Hypothesis of Structure Theorem for Finitely-Generated Modules over PID's

Question

As a consequence of the Structure Theorem for Finitely Generated Modules over a PID, we know that if $R$ is a PID, and $M$ is an $R$-module, then $M$ is a direct sum of its torsion submodule $T(M)$ and a free submodule $F$.

1. If $R$ is just a domain (not a PID), what is a counter-example? That is, an $R$-module such that its torsion is not a direct summand. I think we may take $R=\mathbb{Z}[x]$, but I can't think of an $R$-module which is not a direct sum of its torsion.

2. And if $R$ is a PID, but $M$ is not finitely generated as an $R$-module, what is a counter-example to the Theorem?

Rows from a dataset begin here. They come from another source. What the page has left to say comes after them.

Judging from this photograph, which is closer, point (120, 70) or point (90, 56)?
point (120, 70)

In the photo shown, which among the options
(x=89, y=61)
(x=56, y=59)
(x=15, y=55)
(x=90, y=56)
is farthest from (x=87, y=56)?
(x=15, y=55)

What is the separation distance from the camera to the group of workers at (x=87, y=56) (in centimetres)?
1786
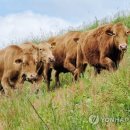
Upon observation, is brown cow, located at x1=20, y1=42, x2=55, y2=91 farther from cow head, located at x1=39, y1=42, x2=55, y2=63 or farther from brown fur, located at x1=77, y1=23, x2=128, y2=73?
brown fur, located at x1=77, y1=23, x2=128, y2=73

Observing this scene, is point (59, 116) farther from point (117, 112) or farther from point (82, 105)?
point (117, 112)

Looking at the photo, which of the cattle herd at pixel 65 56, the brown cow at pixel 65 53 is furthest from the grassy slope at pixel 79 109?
the brown cow at pixel 65 53

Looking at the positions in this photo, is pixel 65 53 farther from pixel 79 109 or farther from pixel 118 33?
pixel 79 109

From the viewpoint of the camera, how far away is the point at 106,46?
42.5 feet

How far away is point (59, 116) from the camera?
7.29 m

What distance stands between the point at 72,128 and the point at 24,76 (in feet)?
26.4

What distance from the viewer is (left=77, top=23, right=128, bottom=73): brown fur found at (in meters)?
12.7

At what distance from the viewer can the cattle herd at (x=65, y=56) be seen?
1287cm

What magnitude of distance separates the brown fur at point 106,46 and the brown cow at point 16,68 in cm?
178

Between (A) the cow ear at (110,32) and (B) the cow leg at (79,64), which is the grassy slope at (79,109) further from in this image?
(B) the cow leg at (79,64)

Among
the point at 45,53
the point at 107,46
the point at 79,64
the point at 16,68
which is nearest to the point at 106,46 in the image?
the point at 107,46

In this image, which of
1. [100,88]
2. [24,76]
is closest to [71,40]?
[24,76]

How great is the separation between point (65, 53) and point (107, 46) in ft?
11.4

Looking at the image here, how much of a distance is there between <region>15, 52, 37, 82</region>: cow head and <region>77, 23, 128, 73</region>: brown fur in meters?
1.70
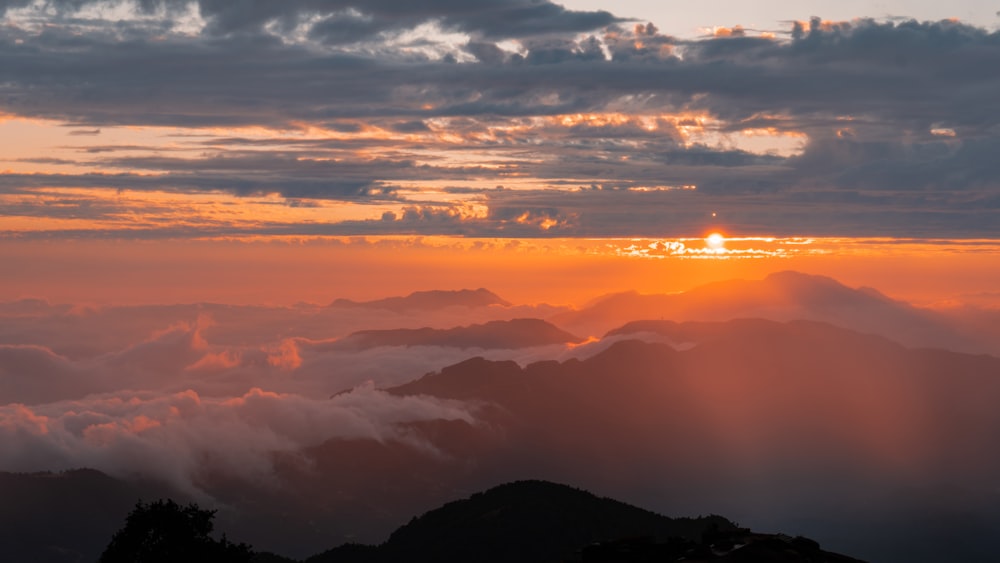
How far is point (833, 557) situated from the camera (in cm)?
11600

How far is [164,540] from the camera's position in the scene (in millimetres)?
109688

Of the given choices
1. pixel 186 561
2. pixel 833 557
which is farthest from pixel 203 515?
pixel 833 557

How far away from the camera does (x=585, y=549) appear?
4825 inches

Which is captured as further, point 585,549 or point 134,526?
point 585,549

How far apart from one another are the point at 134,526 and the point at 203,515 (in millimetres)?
6405

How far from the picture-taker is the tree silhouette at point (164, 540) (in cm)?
10900

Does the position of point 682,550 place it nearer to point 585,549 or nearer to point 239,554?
point 585,549

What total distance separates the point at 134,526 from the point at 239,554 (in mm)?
10066

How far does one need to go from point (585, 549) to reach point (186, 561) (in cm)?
3985

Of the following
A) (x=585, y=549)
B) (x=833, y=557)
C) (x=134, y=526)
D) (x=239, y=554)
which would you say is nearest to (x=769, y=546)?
(x=833, y=557)

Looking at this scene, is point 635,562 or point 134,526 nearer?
point 134,526

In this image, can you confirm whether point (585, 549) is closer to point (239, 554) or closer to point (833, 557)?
point (833, 557)

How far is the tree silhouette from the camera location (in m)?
109

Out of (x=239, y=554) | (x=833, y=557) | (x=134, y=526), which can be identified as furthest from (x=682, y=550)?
(x=134, y=526)
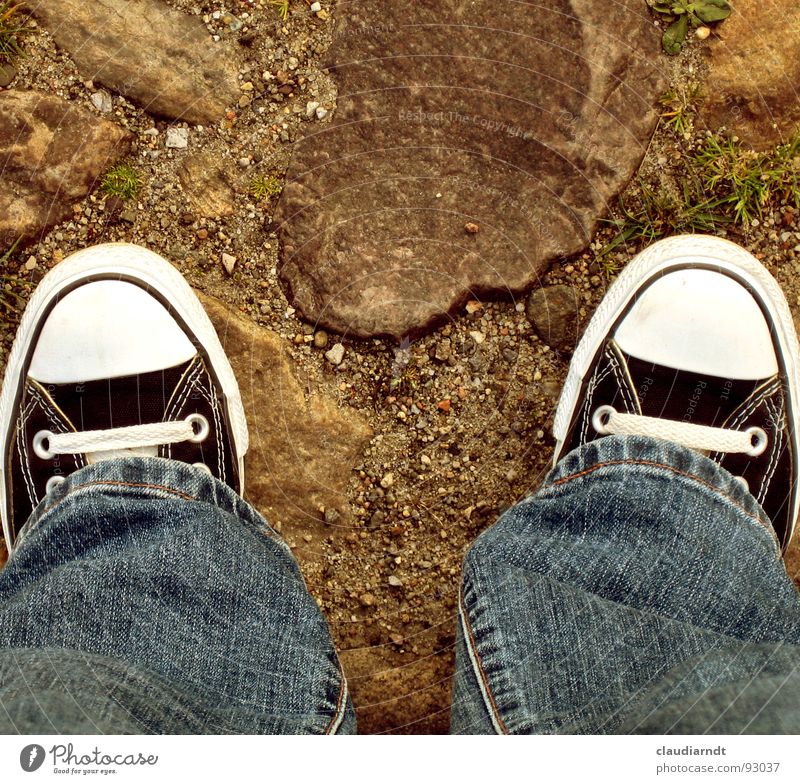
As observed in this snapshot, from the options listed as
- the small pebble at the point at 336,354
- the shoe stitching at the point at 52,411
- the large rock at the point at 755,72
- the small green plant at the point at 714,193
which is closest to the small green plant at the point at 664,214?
the small green plant at the point at 714,193

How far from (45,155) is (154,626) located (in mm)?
663

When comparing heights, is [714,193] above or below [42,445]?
above

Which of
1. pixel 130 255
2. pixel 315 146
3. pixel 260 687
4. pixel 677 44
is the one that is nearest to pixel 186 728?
pixel 260 687

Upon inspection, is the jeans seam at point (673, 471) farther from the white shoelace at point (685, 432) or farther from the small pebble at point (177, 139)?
the small pebble at point (177, 139)

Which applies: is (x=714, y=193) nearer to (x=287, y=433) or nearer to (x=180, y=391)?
(x=287, y=433)

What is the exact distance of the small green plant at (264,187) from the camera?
990mm

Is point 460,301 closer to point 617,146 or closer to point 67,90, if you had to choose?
point 617,146

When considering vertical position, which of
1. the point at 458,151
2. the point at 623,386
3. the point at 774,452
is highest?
the point at 458,151

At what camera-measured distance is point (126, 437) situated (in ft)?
3.15

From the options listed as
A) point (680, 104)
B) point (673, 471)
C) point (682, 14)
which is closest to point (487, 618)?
point (673, 471)

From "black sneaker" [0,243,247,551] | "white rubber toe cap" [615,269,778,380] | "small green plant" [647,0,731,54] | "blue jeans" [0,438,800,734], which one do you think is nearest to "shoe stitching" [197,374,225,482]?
"black sneaker" [0,243,247,551]

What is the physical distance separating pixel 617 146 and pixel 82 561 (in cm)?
87

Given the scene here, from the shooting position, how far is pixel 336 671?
0.83 m

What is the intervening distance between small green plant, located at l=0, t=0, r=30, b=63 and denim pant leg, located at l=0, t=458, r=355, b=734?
1.98ft
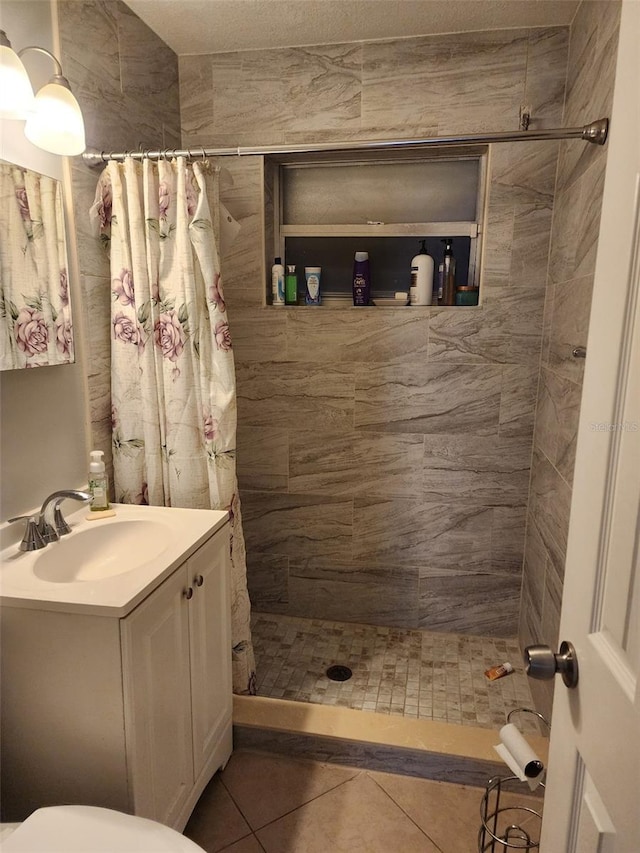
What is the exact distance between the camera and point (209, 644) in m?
1.54

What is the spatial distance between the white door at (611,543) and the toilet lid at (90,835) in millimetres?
698

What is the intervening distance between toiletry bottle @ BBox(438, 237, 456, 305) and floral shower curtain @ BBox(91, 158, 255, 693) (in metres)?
0.98

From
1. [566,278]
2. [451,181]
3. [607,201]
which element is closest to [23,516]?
[607,201]

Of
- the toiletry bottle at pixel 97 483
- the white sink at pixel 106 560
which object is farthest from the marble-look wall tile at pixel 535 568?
the toiletry bottle at pixel 97 483

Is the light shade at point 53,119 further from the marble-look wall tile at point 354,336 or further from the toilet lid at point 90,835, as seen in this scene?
the toilet lid at point 90,835

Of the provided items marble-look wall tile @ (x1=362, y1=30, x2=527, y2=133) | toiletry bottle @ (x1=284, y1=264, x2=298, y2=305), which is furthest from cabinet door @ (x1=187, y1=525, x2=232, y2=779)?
marble-look wall tile @ (x1=362, y1=30, x2=527, y2=133)

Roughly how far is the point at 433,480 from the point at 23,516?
1605mm

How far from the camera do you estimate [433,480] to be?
2.37 meters

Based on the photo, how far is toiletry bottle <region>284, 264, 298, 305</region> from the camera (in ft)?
7.75

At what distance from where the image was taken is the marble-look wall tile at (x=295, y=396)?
2371 millimetres

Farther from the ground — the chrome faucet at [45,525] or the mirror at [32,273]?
the mirror at [32,273]

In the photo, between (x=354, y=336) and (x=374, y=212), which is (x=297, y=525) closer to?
(x=354, y=336)

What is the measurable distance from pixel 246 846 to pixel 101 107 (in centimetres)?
227

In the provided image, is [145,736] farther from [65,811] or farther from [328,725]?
[328,725]
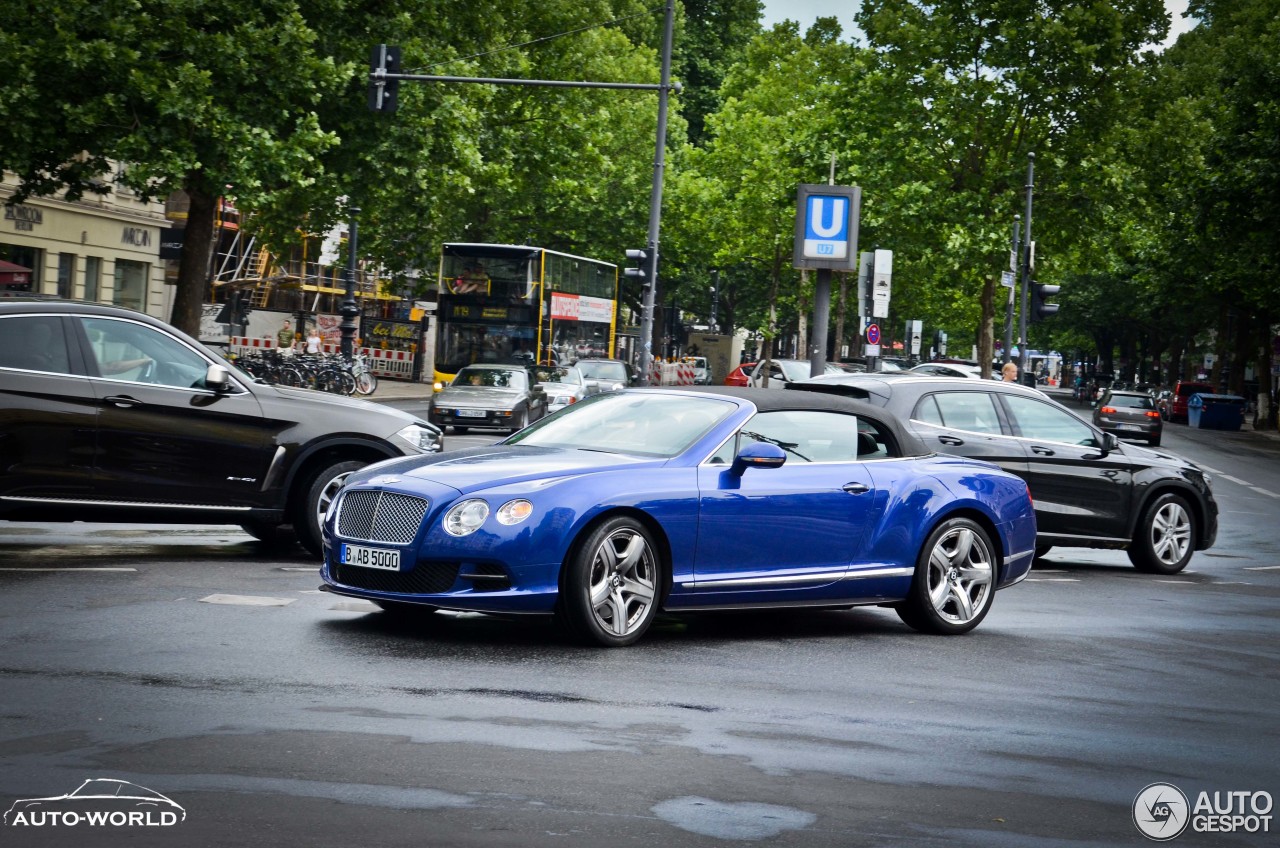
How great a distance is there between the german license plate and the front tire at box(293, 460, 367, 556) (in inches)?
128

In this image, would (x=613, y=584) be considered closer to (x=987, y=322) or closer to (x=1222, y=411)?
(x=987, y=322)

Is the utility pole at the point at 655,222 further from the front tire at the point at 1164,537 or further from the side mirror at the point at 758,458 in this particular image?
the side mirror at the point at 758,458

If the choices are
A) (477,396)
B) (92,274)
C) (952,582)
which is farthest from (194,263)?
(952,582)

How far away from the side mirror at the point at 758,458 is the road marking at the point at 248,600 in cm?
272

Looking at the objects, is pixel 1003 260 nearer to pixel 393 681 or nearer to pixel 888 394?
pixel 888 394

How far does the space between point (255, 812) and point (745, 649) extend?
4.32 meters

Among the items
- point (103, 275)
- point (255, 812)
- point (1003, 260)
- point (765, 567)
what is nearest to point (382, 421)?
point (765, 567)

That is, again, an $R$-module that is not direct sum of its torsion?

Answer 1

Any module having such a decomposition is free if it is torsion-free. So in both cases, it suffices to give an example of a torsion-free module that is not free.

1. Let $R$ be a domain that is not a PID, then there exists some ideal $I \subset R$ that is not principal. I claim that $I$ is not free as an $R$-module. Indeed, from the injection $I \to R$, we get that the rank of $I$ is one. So if $I$ is a free $R$-module, it must be free of rank one. But then $R \cong I$, which implies that $I$ is principal.

2. Consider $R=\Bbb Z$ and $M=\Bbb Q$. $\Bbb Q$ is torsion-free, but it is also divisible. No free $\Bbb Z$-module is divsible, because $\Bbb Z$ is not divisible as a $\Bbb Z$-module.

Edit: Here's a proof that there exists a finitely generated $\Bbb Z[X]$-module such that the torsion submodule is not a direct summand. (It's not very explicit, though.)

More generally, let $R$ be a UFD and let $a,b \in R$ such that the ideal $I=(a,b)$ is non-principal, but $\gcd(a,b)=1$. For $R=\Bbb Z[X]$ one can take $a=2,b=X$. (One can always find such elements as long as $R$ is a UFD that is not a PID.)

Now consider the exact sequence $$0 \to R \to R^2 \to (a,b) \to 0$$ where the first map is given by $r \mapsto (br,ar)$ and the second map is given by $(r,s) \mapsto ar-bs$. (One needs to use that $\gcd(a,b)=1$ to get the exactness.) That's a projective resolution of $(a,b)$. We may apply the functor $\mathrm{Hom}_R(-,R/I)$ and get an exact sequence $$0 \to \mathrm{Hom}_R(I,R/I) \to \mathrm{Hom}_R(R^2,R/I) \to \mathrm{Hom}_R(R,R/I) \to \mathrm{Ext}^1_R(I,R/I) \to 0$$

We can identify $\mathrm{Hom}_R(R^2,R/I) \cong (R/I)^2$ and $\mathrm{Hom}_R(R,R/I) \cong R/I$. Using these identifications, the map $\mathrm{Hom}_R(R^2,R/I) \to \mathrm{Hom}_R(R,R/I)$ corresponds to the map $(R/I)^2 \to R/I$ given by $(\overline{x},\overline{y}) \mapsto \overline{bx+ay}$. But that's just the zero map, because for all $x,y$, we have $bx+ay \in I$. Thus by exactness, we get that $\mathrm{Ext}^1_R(I,R/I) \cong R/I \neq 0$. Thus there exists a non-split exact sequence

$$0 \to R/I \to M \to I \to 0$$

In this situation, $M$ is automatically finitely generated and the image of $R/I \to M$ is the torsion submodule of $M$, because $R/I$ is torsion and $I$ is torsion-free. Thus the torsion submodule of $M$ is not a direct summand, because else the exact sequence would split.

(If one actually chases this through the equivalence of elements of $\mathrm{Ext}^1$ with extensions, one can make this more explicit.)